The work was commissioned by Duke Philip I, Duke of Pomerania in 1554 and made by Peter Heymans, a Dutch image weaver, in Szczecin or Jasenitz. The basse-lisse technique was used. On the carpet is a depiction of the Pomeranian Duke Philip I with his family as well as the family of his wife Maria of Saxony, Duchess of Pomerania, of the Course of Saxony Princely House on the occasion of the wedding. The figures are arranged below the preaching Martin Luther. Also in the background are the Protestant reformers Philipp Melanchthon and Johannes Bugenhagen. But not only the wedding is to be depicted, but also the longed-for unity of faith within Lutheranism in view of the disputes after the Augsburg Interim of 1548 (thesis by Heimo Reinitzer).

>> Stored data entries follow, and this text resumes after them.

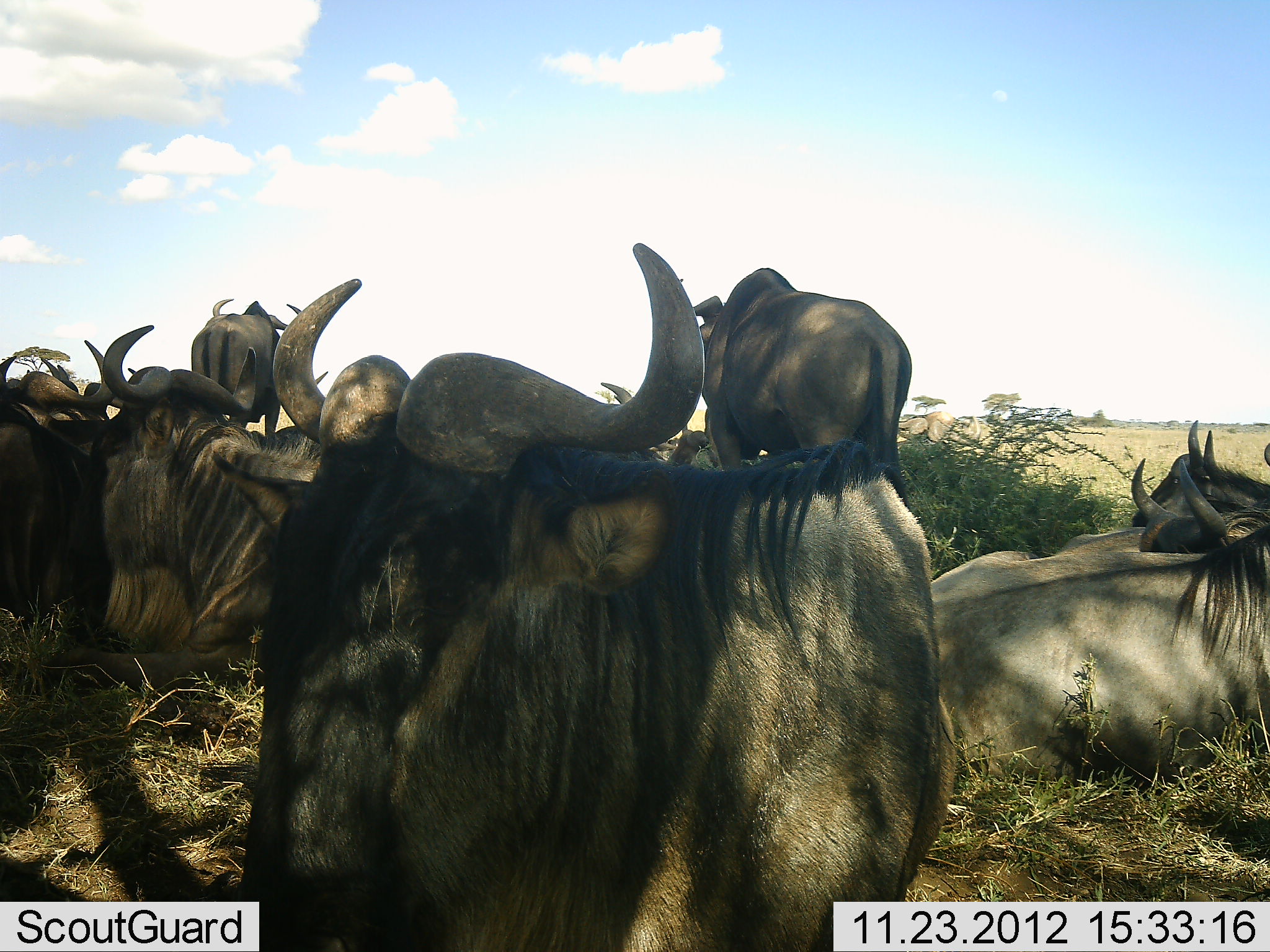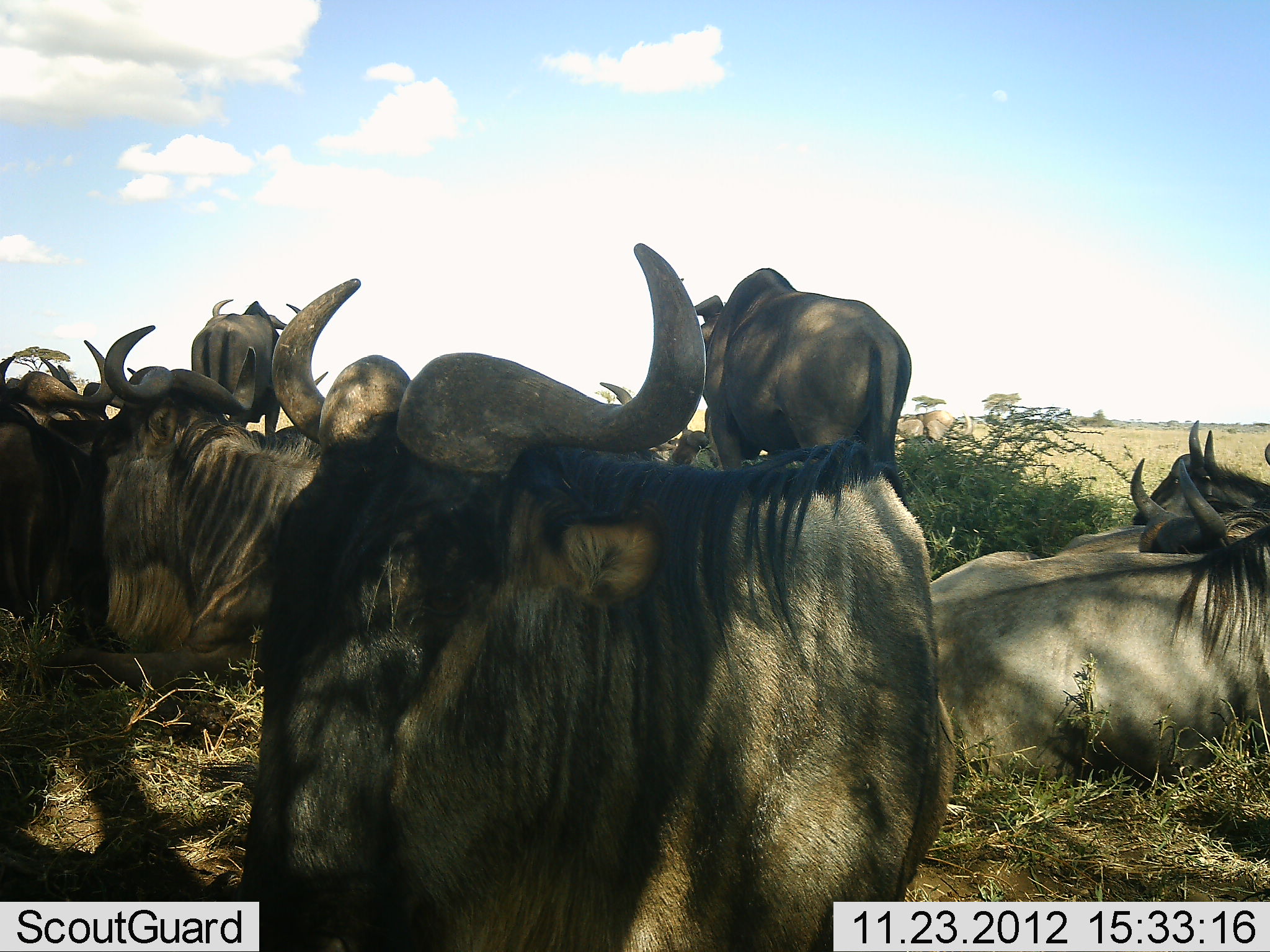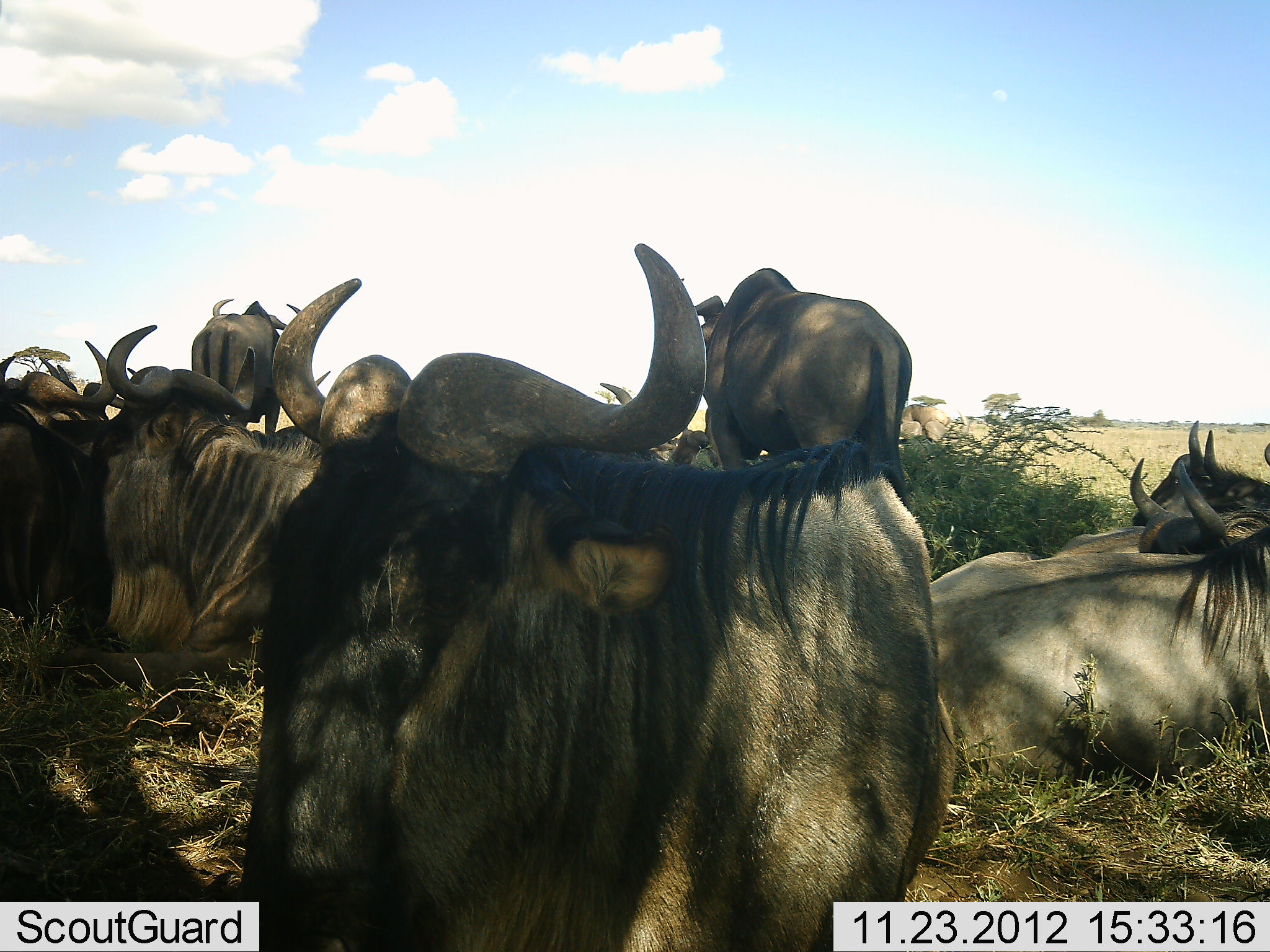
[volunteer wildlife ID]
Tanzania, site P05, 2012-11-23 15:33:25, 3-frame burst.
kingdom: Animalia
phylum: Chordata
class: Mammalia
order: Artiodactyla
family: Bovidae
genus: Connochaetes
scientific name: Connochaetes taurinus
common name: blue wildebeest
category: wildebeest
Wildebeest (blue wildebeest) (Connochaetes taurinus), count 9. Behavior (volunteer vote fractions): standing 70%, resting 90%, moving 0%, interacting 0%. Young present (vote fraction): 0%. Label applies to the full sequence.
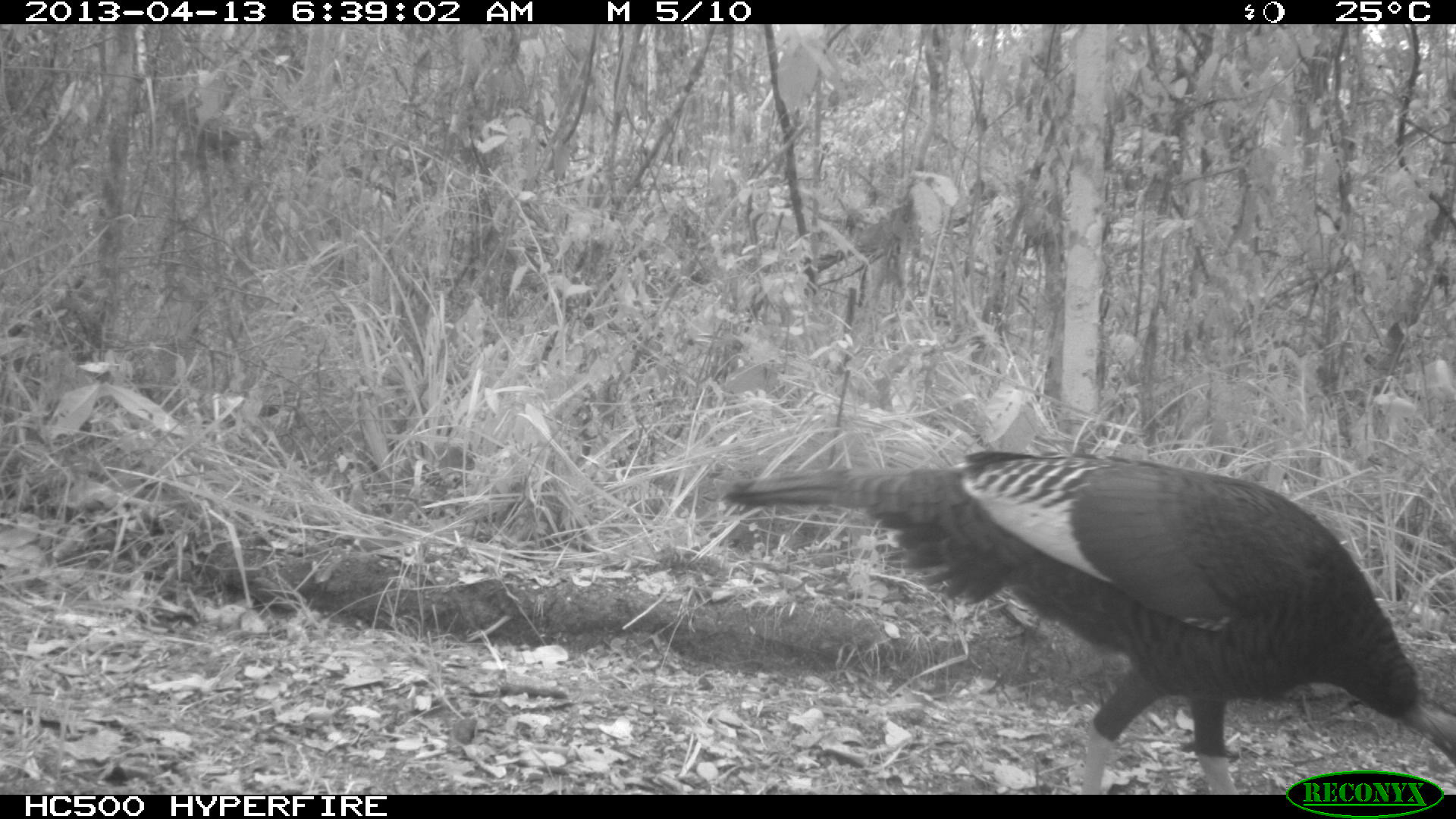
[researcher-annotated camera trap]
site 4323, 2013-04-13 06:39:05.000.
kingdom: Animalia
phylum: Chordata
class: Aves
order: Galliformes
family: Phasianidae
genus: Meleagris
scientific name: Meleagris ocellata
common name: ocellated turkey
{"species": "Meleagris ocellata (ocellated turkey)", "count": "1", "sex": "female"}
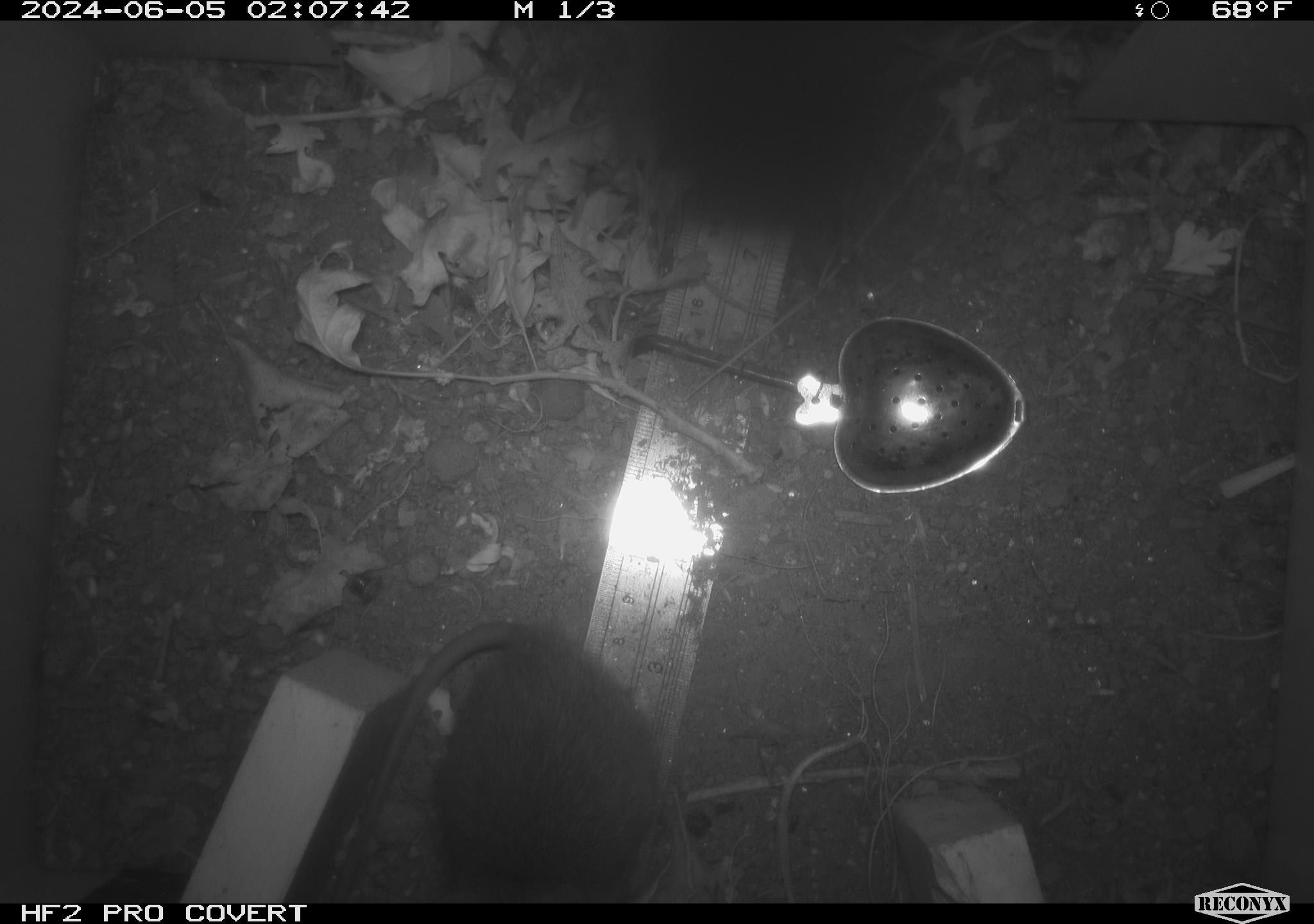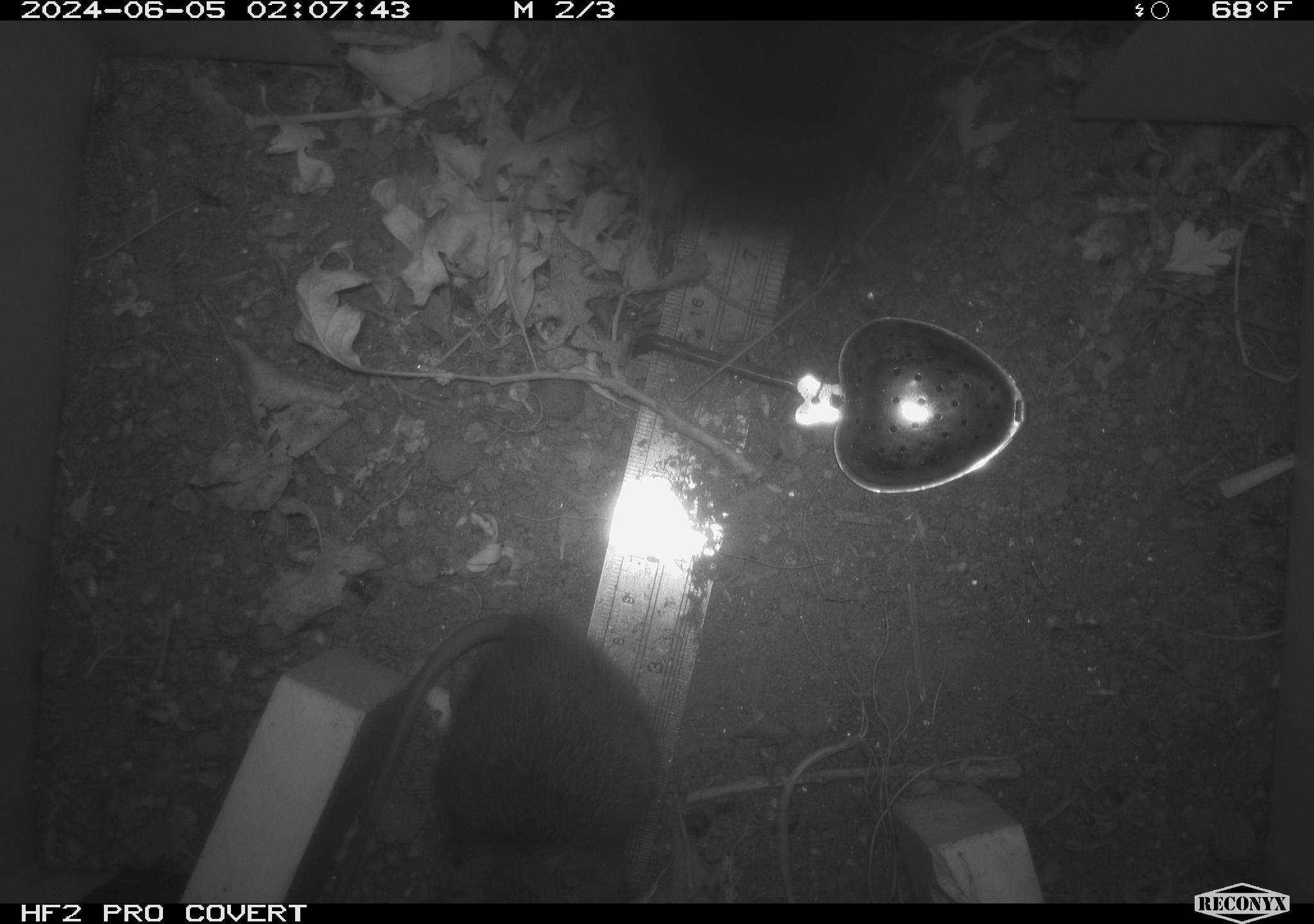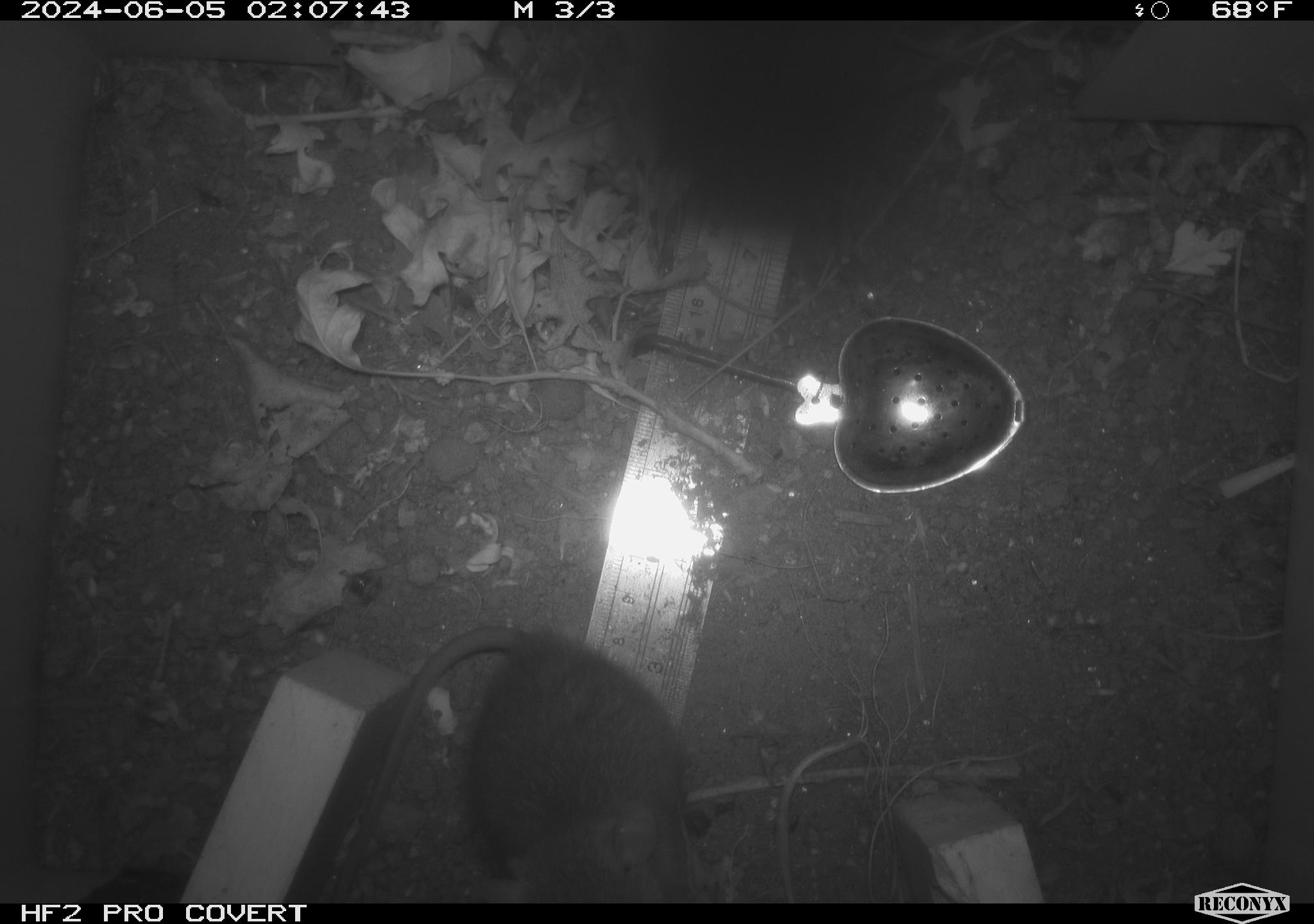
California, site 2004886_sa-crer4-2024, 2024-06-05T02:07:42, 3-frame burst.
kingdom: Animalia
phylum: Chordata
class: Mammalia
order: Rodentia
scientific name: Rodentia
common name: mouse species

Ernst Bogislaw von Croÿ, son of Duchess Anna von Pommern, donated the tapestry to the Greifswald University in 1681. The donation was accompanied by the condition that it be displayed in the university's large lecture hall every ten years, on the anniversary of Duchess Anna's death on 7 July.

During the Second World War, the work was initially removed to Lübeck, from where it was transferred to the Kunstgutlager Schloss Celle before being returned to the place of its testamentary destination on the occasion of the 500th anniversary of the university in 1956.

Since 2005, the Croÿ carpet has been on loan from the University of Greifswald to the Pommersches Landesmuseum in Greifswald. In 2014, it was entered in the Register of nationally valuable cultural assets.